The heterogeneity of treatments and patient presentations create a monstrous amount of data when trying to create accurate risk prediction models. Traditional mathematic techniques are not adequate to handle the amount of data in these models. Newer mathematical techniques have been developed and are loosely termed artificial intelligence (AI). AI is a term that encompasses machine learning, as well as deep learning.7 Herein, are a few examples that describe some the early applications of AI upon risk-stratification in CLTI.

The first is a study we performed at Baylor College of Medicine, where we compiled the data from 10 centers, resulting in 2878 limbs.8 We used k-means clustering, which is a form of machine-learning to see if we could organize WIfI better than the original WIfI classification. In the original WIfI, the data results in stages that overlap considerably with one another with respect to the actual 1-year rates of major amputation.

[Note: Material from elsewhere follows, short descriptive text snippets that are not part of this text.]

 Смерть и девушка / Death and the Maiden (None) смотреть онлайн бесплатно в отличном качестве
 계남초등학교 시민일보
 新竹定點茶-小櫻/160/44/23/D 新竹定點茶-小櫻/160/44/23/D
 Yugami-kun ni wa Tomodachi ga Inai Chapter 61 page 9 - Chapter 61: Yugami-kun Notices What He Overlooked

In contrast, by using machine-learning, we could organize the WIfI stages better, and thereby improve the prediction of which patients would benefit from revascularization.

Another form of machine learning recently utilized is called topic cluster analysis.9 This utilized algorithms that associate words from charts or large data sets, with specific variables and outcomes. In so doing, we could determine which variables, when combined with WIfI, would best predict outcome. In fact, in our analysis, the topic-cluster analysis out-performed traditional logistic regression modeling, by including more variables and was therefore more reliable.

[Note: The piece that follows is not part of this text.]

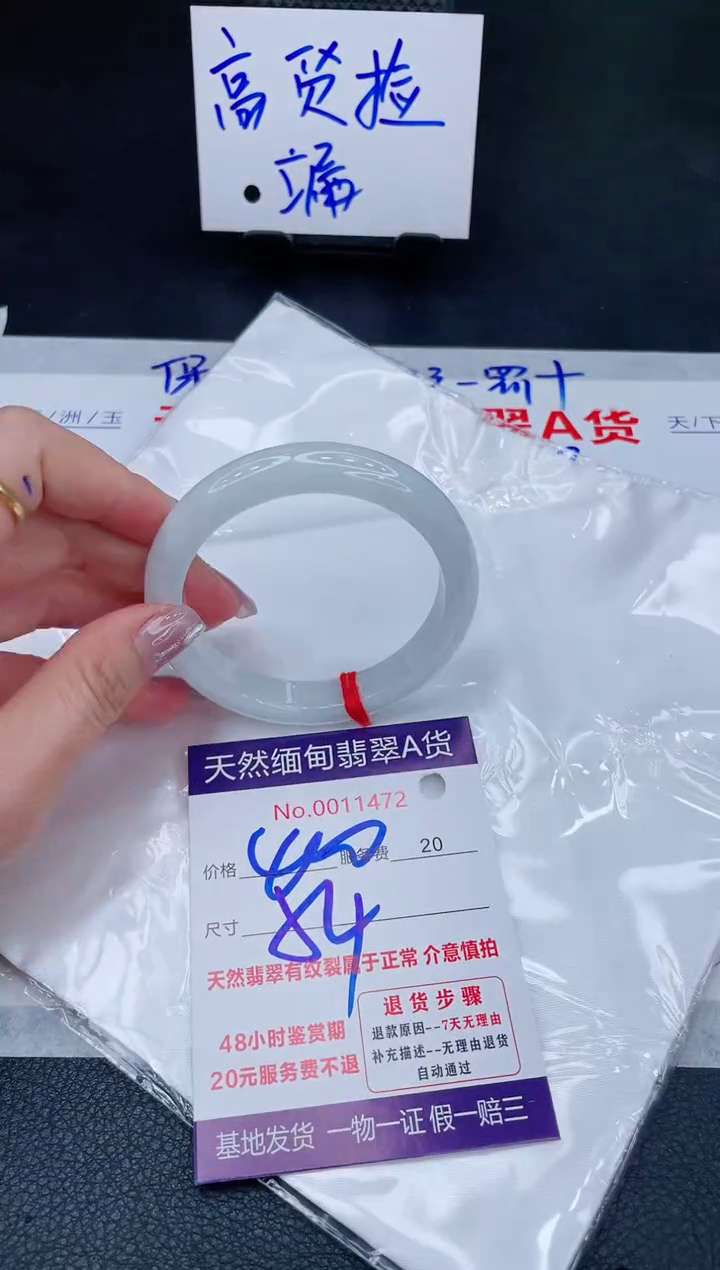 未镶嵌手镯翡翠400.00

Moving on to deep learning, there are three applications that we are working on. The first is to capitalize on newer randomized controlled trial schemes. The one that we are utilizing is a Sequential Multiple Assignment Randomized Controlled Trial (SMART).10 This has been utilized successfully in the management of oncologic problems. The problem is that there are so many treatment sequences that a patient may take before successfully healing a wound, or conversely, tragically succumbing to amputation. In traditional randomized trials, this results in crossover, which greatly limits the statistical power of the trial. With a SMART, we have multiple randomization points built in, after which, we can utilize deep learning (forest plots and Recurrent Neural Networks; RNN) to determine the optimal sequence of treatment for a given patient presentation. We are currently working on a multi-center National Institutes of Health (NIH) submission to examine the best sequences of care in low-risk CLTI randomizing patients to wound care versus revascularization.

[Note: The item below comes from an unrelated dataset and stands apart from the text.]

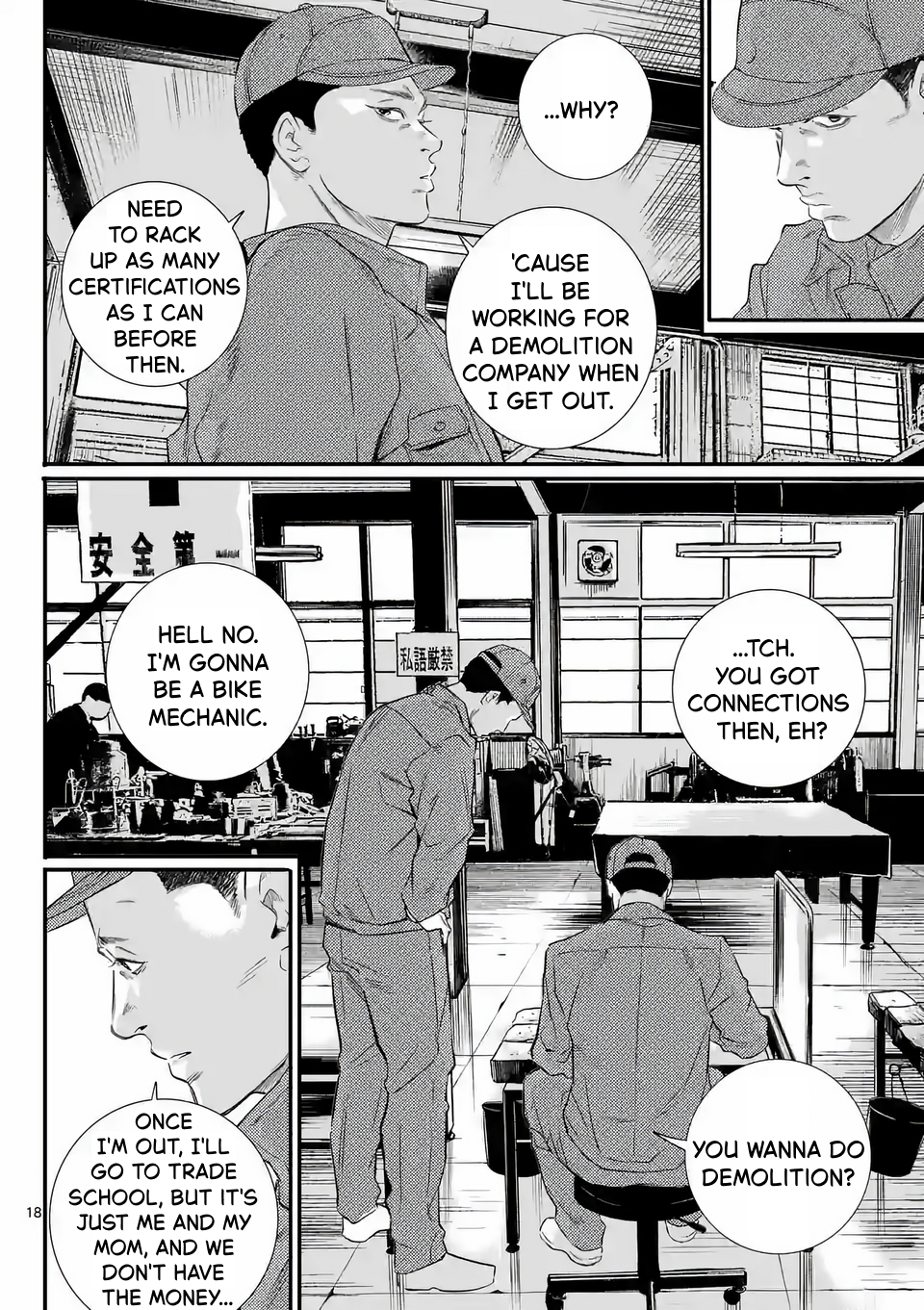 Juvenile Detention Center Ushijima-kun Vol. 1 Ch. 1 第18页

There are also ongoing efforts to incorporate anatomic data into the risk-stratification schemes. This requires deep learning, in the form of convoluted neural networks (CNN), recurrent neural networks (RNN) and visual transformation (ViT).7 The ultimate goal is to create a model that combines the patient’s data in the electronic medical record with the angiogram to develop a real-time virtual assistant, similar to Alexa, or other voice-activated systems.

Finally, we are similarly utilizing deep learning to enhance the management of depression in CLTI. Recent data from our center shows that severe depression afflicts up to one-third of CLTI patients. Yet, those that are treated remain low, at approximately twenty percent. Moreover, tragic events, such as suicide and homicide occur out of hospital, where we cannot detect them. We are therefore working to develop algorithms that identify the patient’s risk of suicide based upon clinical factors as well as data taken from wearable technologies (smart phones and wrist activity monitors) in the hope of developing systems that streamline referrals to psychiatry.11 As well, the AI-assisted algorithms may provide the basis to develop an early warning system to alert physicians, caregivers and emergency personnel to CLTI patients at risk of suicide / homicide.

In sum, there are multiple new applications for AI, machine learning and deep learning in CLTI. These newer mathematical techniques have the power to surmount hurdles in risk prediction that were previously impossible. Future applications could serve as a decision-making assistant in real-time, as well as improve detection and treatment of depression in CLTI.